→ **Stored records**:
------

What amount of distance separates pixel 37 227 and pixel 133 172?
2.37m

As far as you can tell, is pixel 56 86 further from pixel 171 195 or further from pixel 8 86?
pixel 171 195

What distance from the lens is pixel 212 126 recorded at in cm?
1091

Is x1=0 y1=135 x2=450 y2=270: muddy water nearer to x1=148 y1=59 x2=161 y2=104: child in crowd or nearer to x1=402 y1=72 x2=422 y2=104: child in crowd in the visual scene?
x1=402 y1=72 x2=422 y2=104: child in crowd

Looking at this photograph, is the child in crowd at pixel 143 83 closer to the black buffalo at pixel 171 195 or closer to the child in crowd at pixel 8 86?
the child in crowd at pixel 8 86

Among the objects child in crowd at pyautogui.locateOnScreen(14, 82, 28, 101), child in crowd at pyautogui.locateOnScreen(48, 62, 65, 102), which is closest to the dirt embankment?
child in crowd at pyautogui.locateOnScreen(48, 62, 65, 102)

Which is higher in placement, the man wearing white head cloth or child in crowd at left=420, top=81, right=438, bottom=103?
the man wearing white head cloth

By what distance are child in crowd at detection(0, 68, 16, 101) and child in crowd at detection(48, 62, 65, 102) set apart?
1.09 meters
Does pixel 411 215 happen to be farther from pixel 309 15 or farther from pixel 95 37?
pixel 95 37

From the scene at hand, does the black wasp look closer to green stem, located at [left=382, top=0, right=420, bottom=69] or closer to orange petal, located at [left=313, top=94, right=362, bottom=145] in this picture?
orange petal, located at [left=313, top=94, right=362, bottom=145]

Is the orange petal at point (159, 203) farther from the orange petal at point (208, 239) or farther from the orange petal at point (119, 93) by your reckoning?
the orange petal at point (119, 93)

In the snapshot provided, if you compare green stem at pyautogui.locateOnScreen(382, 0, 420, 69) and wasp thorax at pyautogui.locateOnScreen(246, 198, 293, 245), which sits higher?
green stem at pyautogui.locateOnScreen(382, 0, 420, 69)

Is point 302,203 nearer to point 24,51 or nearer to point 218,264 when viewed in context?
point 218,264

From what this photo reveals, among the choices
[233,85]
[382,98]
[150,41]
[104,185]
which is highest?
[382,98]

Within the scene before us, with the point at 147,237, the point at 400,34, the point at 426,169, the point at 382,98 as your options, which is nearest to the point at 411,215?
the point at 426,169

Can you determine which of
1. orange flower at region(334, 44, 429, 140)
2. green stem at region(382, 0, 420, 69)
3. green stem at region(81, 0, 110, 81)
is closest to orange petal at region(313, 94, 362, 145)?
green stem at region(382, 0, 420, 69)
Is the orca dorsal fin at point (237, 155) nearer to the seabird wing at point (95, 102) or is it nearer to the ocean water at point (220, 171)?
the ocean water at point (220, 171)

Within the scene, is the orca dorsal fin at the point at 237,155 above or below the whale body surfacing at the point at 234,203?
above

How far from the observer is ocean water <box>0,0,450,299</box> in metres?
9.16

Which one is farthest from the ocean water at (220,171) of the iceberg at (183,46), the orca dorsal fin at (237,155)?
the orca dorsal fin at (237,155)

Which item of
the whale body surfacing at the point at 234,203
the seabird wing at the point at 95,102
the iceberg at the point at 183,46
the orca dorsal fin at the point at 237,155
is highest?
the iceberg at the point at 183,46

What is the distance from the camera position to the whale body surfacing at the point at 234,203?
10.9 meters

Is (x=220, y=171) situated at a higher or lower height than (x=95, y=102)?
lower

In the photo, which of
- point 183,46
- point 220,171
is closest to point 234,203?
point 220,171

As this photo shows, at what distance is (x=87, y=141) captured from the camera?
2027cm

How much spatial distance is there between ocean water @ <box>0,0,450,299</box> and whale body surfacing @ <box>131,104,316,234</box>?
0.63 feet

------

→ **BRIEF**:
Extract every line of the stored data above and reproduce each one verbatim.

→ **IN RESPONSE**:
What amount of distance separates pixel 37 227 and pixel 133 172?
2.37m

As far as you can tell, is pixel 56 86 further from pixel 171 195 or further from pixel 8 86?
pixel 171 195

What distance from the lens is pixel 212 126 recorded at in cm?
1091

Is x1=0 y1=135 x2=450 y2=270: muddy water nearer to x1=148 y1=59 x2=161 y2=104: child in crowd or nearer to x1=402 y1=72 x2=422 y2=104: child in crowd in the visual scene?
x1=402 y1=72 x2=422 y2=104: child in crowd

Looking at this photograph, is the child in crowd at pixel 143 83 closer to the black buffalo at pixel 171 195 or closer to the child in crowd at pixel 8 86?
the child in crowd at pixel 8 86

Among the objects child in crowd at pyautogui.locateOnScreen(14, 82, 28, 101), child in crowd at pyautogui.locateOnScreen(48, 62, 65, 102), which is closest to the dirt embankment?
child in crowd at pyautogui.locateOnScreen(48, 62, 65, 102)

Which is higher in placement, the man wearing white head cloth or child in crowd at left=420, top=81, right=438, bottom=103?
the man wearing white head cloth

By what distance are child in crowd at detection(0, 68, 16, 101) and child in crowd at detection(48, 62, 65, 102) set apart?
1.09 meters
Does pixel 411 215 happen to be farther from pixel 309 15 or farther from pixel 95 37?
pixel 95 37

From the scene at hand, does the black wasp look closer to green stem, located at [left=382, top=0, right=420, bottom=69] or closer to orange petal, located at [left=313, top=94, right=362, bottom=145] in this picture?
orange petal, located at [left=313, top=94, right=362, bottom=145]

Is the orange petal at point (159, 203) farther from the orange petal at point (208, 239) or farther from the orange petal at point (119, 93) by your reckoning?
the orange petal at point (119, 93)

In the snapshot provided, if you compare green stem at pyautogui.locateOnScreen(382, 0, 420, 69) and wasp thorax at pyautogui.locateOnScreen(246, 198, 293, 245), which sits higher?
green stem at pyautogui.locateOnScreen(382, 0, 420, 69)

Is point 302,203 nearer to point 24,51 or nearer to point 218,264 when viewed in context?
point 218,264

From what this photo reveals, among the choices
[233,85]
[382,98]
[150,41]
[104,185]
which is highest?
[382,98]

Within the scene before us, with the point at 147,237, the point at 400,34, the point at 426,169, the point at 382,98 as your options, which is nearest to the point at 411,215?
the point at 426,169

Can you determine which of
1. orange flower at region(334, 44, 429, 140)
2. green stem at region(382, 0, 420, 69)
3. green stem at region(81, 0, 110, 81)
is closest to orange petal at region(313, 94, 362, 145)?
green stem at region(382, 0, 420, 69)
Is the orca dorsal fin at point (237, 155) nearer to the seabird wing at point (95, 102) or is it nearer to the ocean water at point (220, 171)?
the ocean water at point (220, 171)

Within the scene, is the orca dorsal fin at the point at 237,155 above or below the whale body surfacing at the point at 234,203?
above

How far from the observer is ocean water <box>0,0,450,299</box> in metres?
9.16

Which one is farthest from the ocean water at (220,171) of the iceberg at (183,46), the orca dorsal fin at (237,155)?
the orca dorsal fin at (237,155)

Which item of
the whale body surfacing at the point at 234,203
the seabird wing at the point at 95,102
the iceberg at the point at 183,46
the orca dorsal fin at the point at 237,155
is highest?
the iceberg at the point at 183,46

What is the distance from the camera position to the whale body surfacing at the point at 234,203?
10.9 meters

Is (x=220, y=171) situated at a higher or lower height than (x=95, y=102)?
lower

In the photo, which of
- point 183,46
- point 220,171
is closest to point 234,203?
point 220,171

As this photo shows, at what distance is (x=87, y=141) captured from the camera?
2027cm

How much spatial distance is there between ocean water @ <box>0,0,450,299</box> and whale body surfacing @ <box>131,104,316,234</box>?
0.63 feet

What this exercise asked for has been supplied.